March 6, 2013 - Happy Birthday, Carolyn Porco!

How do you get to be an expert on Saturn's rings?

You don't become an astronaut. So far, astronauts have only traveled to Earth orbit and to the moon—far, far away from Saturn and its rings.

Instead, you join a team of scientists who send robotic spacecraft to the outer planets. You make sure that those spacecraft are equipped with all sorts of machines that can measure temperatures, radiation levels, and other interesting data, and of course cameras.

And you work really hard on analyzing the pictures and data you get back from the spacecraft.

Carolyn Porco has done all this, working with NASA, JPL, and several universities to study and interpret images and data from missions such as Cassini and the New Horizons spacecraft bound for Pluto. (New Horizons's planned arrival date in the neighborhood of Pluto is July 2015.) Porco has become an expert on, not just Saturn's rings, but also on the rings of Jupiter, Neptune, and Uranus, plus the intriguing Saturnian moon Enceladus

This painting shows what
the surface of Enceladus
might look like when
geysers of water erupt.
Oh...and also Triton's polar caps, spectroscopy of Uranus, heat flow in the interior of Jupiter, the interstellar medium...

Need I go on? Obviously, Porco knows a lot about all of planetary science!

Carolyn Porco has also taken the time to communicate about these discoveries to all the rest of us.
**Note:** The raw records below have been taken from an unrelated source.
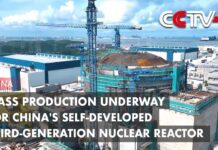 Mass Production Underway for China’s Self-developed Third Generation Nuclear Reactor, 3 August 2023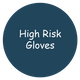 High Risk Gloves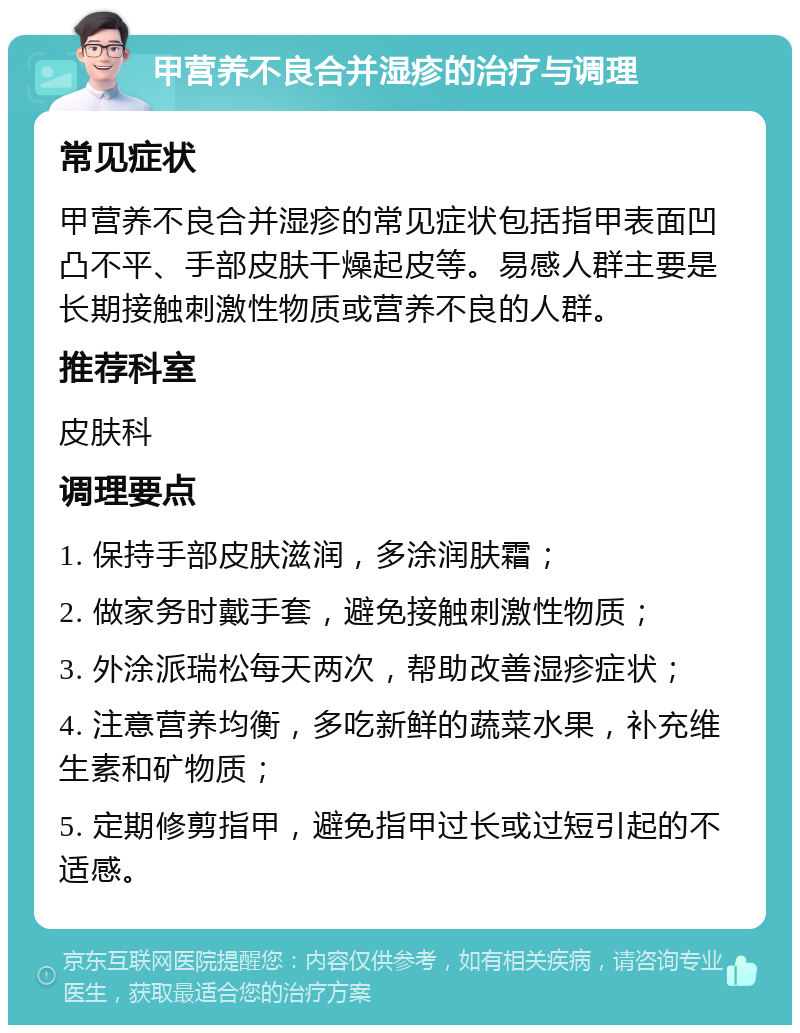 甲营养不良合并湿疹的治疗与调理 常见症状 甲营养不良合并湿疹的常见症状包括指甲表面凹凸不平、手部皮肤干燥起皮等。易感人群主要是长期接触刺激性物质或营养不良的人群。 推荐科室 皮肤科 调理要点 1. 保持手部皮肤滋润，多涂润肤霜； 2. 做家务时戴手套，避免接触刺激性物质； 3. 外涂派瑞松每天两次，帮助改善湿疹症状； 4. 注意营养均衡，多吃新鲜的蔬菜水果，补充维生素和矿物质； 5. 定期修剪指甲，避免指甲过长或过短引起的不适感。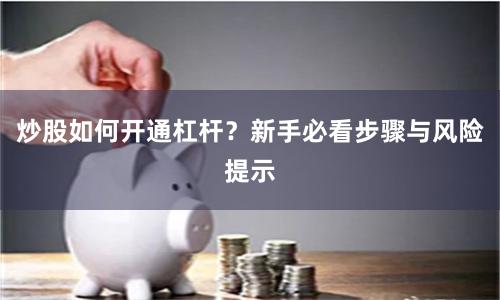 炒股如何开通杠杆？新手必看步骤与风险提示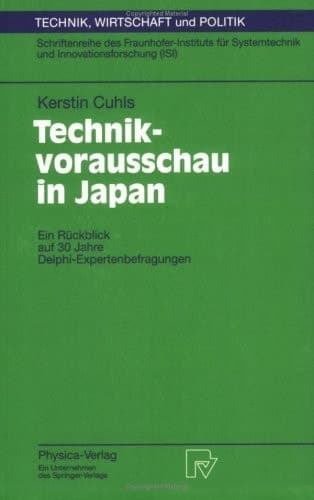 Technikvorausschau in Japan ein Rückblick auf 30 Jahre Delphi-Expertenbefragungen ; mit 62 Tab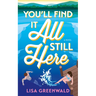 You'll Find It All Still Here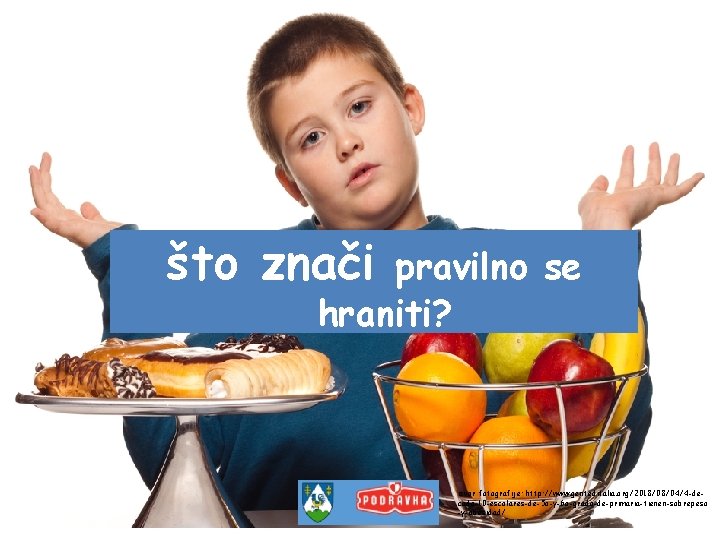 ZAKLJUČAK što znači pravilno se hraniti? izvor fotografije: http: //www. genteditalia. org/2018/08/04/4 -de- Nacionalna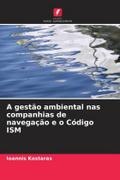 A gestão ambiental nas companhias de navegação e o Código ISM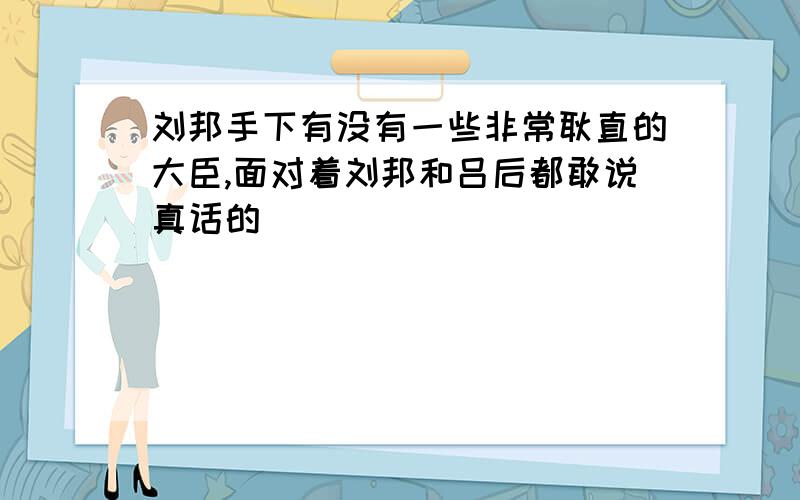 刘邦手下有没有一些非常耿直的大臣,面对着刘邦和吕后都敢说真话的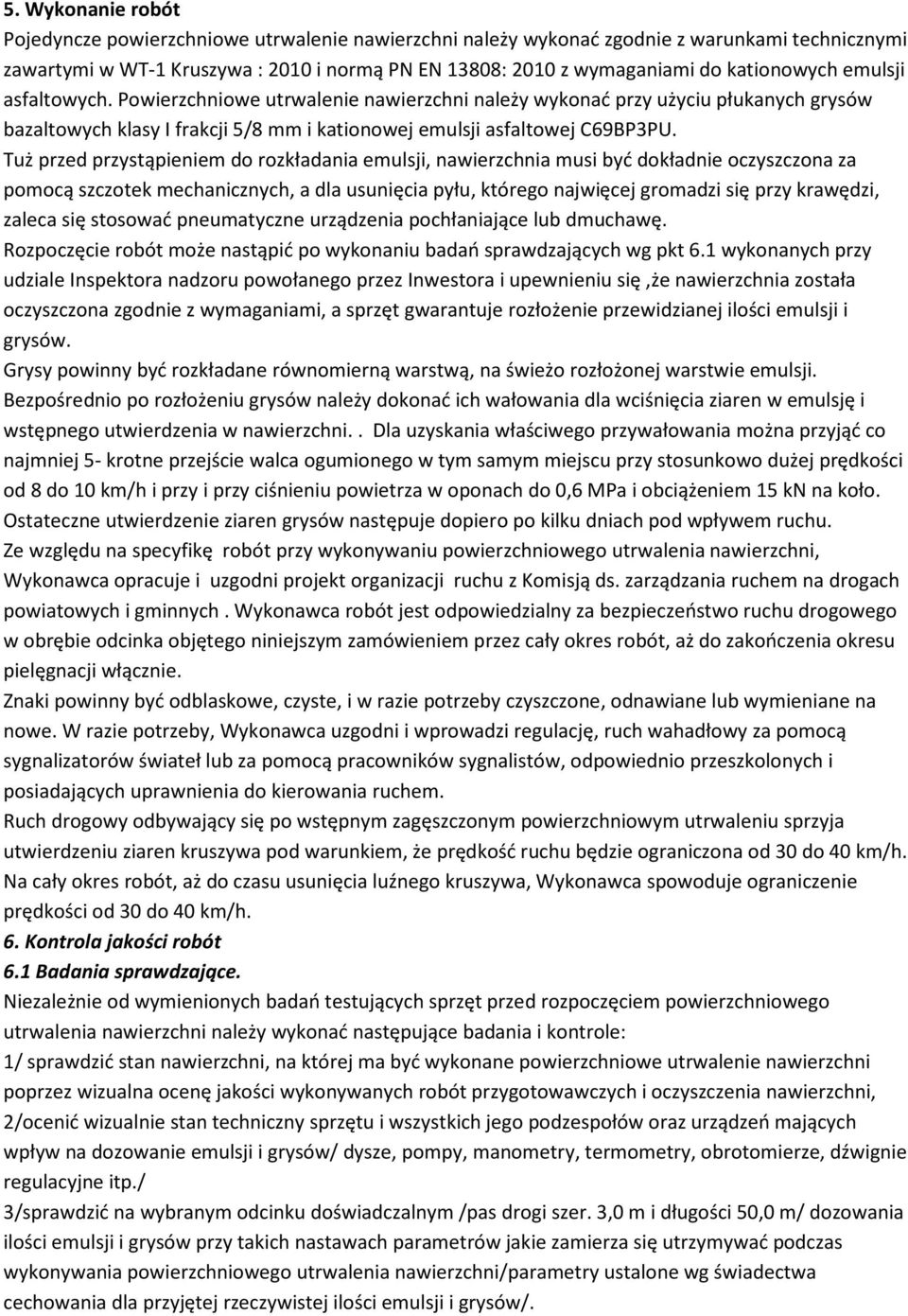 Tuż przed przystąpieniem do rozkładania emulsji, nawierzchnia musi być dokładnie oczyszczona za pomocą szczotek mechanicznych, a dla usunięcia pyłu, którego najwięcej gromadzi się przy krawędzi,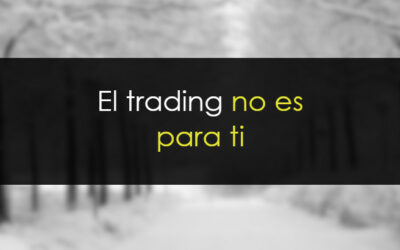El trading no es para ti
She has won quite a few awards, including several for her role as science communicator—and she even has an asteroid (discovered by someone else) named after her.




Watch a Porco TED talk! Fabulous!



What Porco said to me...

I once heard Carolyn Porco speak, in person. She talked about the genuinely fascinating discoveries made by Cassini, but what I remember most is how she ended her talk. Porco showed us the same image she ended her "This is Saturn" talk with: a total eclipse of the sun by the planet Saturn. The rings showed up in glorious backlit splendor. And then Porco showed us the tiny blip on the photo that was our Earth. She said something like, “If you ever get discouraged about society, about people, about humans, remember this photo, and remember that we are the species that did this! We are the species that built the machines that took this picture of our planet!”

After the talk, I went up to Carolyn Porco. I expressed my gratitude for her work and her talk, and Porco autographed a beautiful color print copy of that glorious photo. I absolutely love it!